For both Williams and for Dawkins, the gene as replicator offered a strong argument against evolution working at the level of the group; if genes were the only permanent unit in nature, how could the eye of selection peruse anything else? As a bookkeeping device, scoring genes in populations helped keep good track of evolutionary change. But “selfish genes” were not fashioned merely as a metaphor: The point of view they engendered negated evolution at any other level.
21
And yet, when reconsidered by theorists beginning in the eighties, chief among them David Sloan Wilson, it began to become clear that the unit of selection and the level of selection depended on entirely different criteria.

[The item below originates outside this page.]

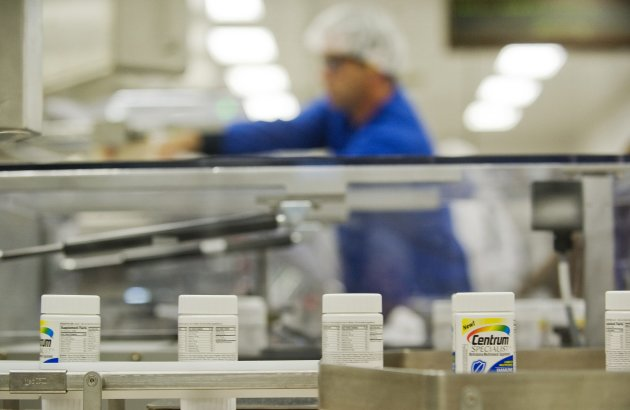 FILE- In this Thursday, July 12, 2012, file photo, Centrum multivitamins are shown on the packaging line at the Pfizer plant in Montreal Drugmaker Pfizer Inc. said Monday, Dec. , 2012, it is starting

Of course genes were replicators, and clear units of permanence. But whether a certain level of life could be viewed by selection depended not on
permanence
but on
where fitness differences resided in the biological hierarchy
. Here is why: If a population is viewed as a nested hierarchy of units, with genes existing within individuals, individuals existing within groups, groups existing within populations and so on, fitness differences can exist at any or all levels of the hierarchy because
heritable variation
can exist at all these levels. The gene’s-eye point of view therefore says nothing about the possibility of group selection; genes, after all, can evolve by outcompeting other genes within an individual, or—via the traits they confer—by helping individuals outcompete other individuals within a group, or by helping one group outcompete another. Even if the genes are the replicators, it still needs to be determined whether they evolve by between-gene/individual selection, between-individual/group selection, or between-group/population selection. Despite all the history and hype, the gene’s-eye view and group selection are not, and never should have been, antithetical.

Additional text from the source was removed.